If the main operation of this modified example is entered, step S1 shown in FIG. 2 is executed. In this modified example, the initialization in step S1 is initialization of a flag (first time flag=‘1’) and a variable used as a counter (counter i=‘1’) used in this modified example. Also, an error counter is reset to 0. Here, the first flag is a flag for determining the first occurrence of a combined image. The counter i is a counter for counting the number of images in the preparation of 8 combined images.

Once the initialization of step S1 has been performed, steps S3-S19 shown in FIG. 2 are executed. Processing in these steps is the same as the processing in the one embodiment of the present invention.

If the result of determination in step S11 is that the movie button has not been pressed, or if a movie file has been closed in step S17, or if a movie file has been created in step S19, it is determined whether or not live view display is in progress in step S32 of FIG. 8.

If the result of determination in step S32 is that live view display is not in progress, steps S33-S47 are executed. Processing here is the same as the processing in the one embodiment of the present invention.

If the result of determination in step S32 is that live view display is in progress, panning detection is carried out (S201). Here, camera shake is detected by acceleration sensors (not shown) provided within the camera. Detection uses output of acceleration sensors that are fitted for hand shake correction.

Once panning detection has been carried out, it is next determined whether or not there is panning (S203). Here, determination is based on whether or not offset detection amount, that is based on output of the acceleration sensors that was output in step S201, is larger than a given value. In a case where the camera has moved significantly due to the user changing composition or tracking the subject, the amount of detected offset will become larger than the given value. If there is panning, it will not be possible to perform focus stacking, even if there are a plurality of image data, and so in this step it is determined whether or not there is panning.

If the result of determination in step S203 is that there is no panning, it is determined whether or not there is a combination error (S205). In the event that alignment is not possible in step S229, which will be described later, an error signal is output and a combination error counter is incremented. Determination in this step is based on the error signal.

If the result of determination in step S205 is that there is a combination error, it is next determined whether or not the number of combination errors has exceeded 3. 3 is merely an illustrative example, and may be determined in accordance with level required for focus stacking.

If the result of determination in step S207 is that the number of combination errors has exceeding 3, the counter i is reset to 1 (S209), and the first time flag is set to 1 (S211). Since the combination error counter has exceeded 3, it is determined that combination errors are occurring frequently, loading of images for combination is reset, and the first time flag and the counter for counting combined images are reset so as to repeat from the beginning.

Also, if the result of determination in step S203 is that there is planning, in steps S209 and S211 the first time flag and the counter for counting combined images are reset so as to repeat focus stacking.

If the result of determination in step S205 is that there is no combination error, or if the number of combination errors in step S207 is 3 or less, or if the first time flag has been set to 1 in step S211, it is next determined whether the first time flag is “1” or “0” (S213). If image processing for focus stacking is carried out the first time, the first time flag is changed from “0” to “1” in step S245.

## Do this
According to the focus stacking excerpt, which items are set or reset during the initialization in step S1? Give the value each one receives. The lines are not needed for this work.

## Listed entries
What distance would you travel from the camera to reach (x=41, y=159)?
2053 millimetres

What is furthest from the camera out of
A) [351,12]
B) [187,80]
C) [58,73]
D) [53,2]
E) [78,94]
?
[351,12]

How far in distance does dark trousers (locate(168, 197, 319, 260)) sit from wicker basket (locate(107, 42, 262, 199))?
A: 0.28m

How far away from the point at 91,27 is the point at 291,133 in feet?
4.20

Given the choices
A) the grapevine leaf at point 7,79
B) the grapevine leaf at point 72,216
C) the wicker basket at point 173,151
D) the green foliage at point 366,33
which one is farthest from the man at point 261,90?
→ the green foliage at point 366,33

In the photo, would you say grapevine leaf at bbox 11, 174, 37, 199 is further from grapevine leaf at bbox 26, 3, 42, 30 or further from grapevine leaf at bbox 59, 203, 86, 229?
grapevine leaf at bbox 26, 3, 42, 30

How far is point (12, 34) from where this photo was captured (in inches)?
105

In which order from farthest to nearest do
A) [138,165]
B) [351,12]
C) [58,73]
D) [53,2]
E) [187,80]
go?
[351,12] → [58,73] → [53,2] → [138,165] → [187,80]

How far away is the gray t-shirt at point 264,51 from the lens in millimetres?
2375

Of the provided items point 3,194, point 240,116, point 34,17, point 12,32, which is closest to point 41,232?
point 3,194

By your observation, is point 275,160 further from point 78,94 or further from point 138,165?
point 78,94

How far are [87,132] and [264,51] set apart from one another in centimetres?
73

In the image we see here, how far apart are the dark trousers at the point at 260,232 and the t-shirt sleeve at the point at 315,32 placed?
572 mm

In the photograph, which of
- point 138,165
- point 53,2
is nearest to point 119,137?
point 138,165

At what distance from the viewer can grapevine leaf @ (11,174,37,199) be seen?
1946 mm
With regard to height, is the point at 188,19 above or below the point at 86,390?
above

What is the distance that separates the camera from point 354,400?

## In response
- First time flag: set to '1'
- Counter i: set to '1'
- Error counter: reset to 0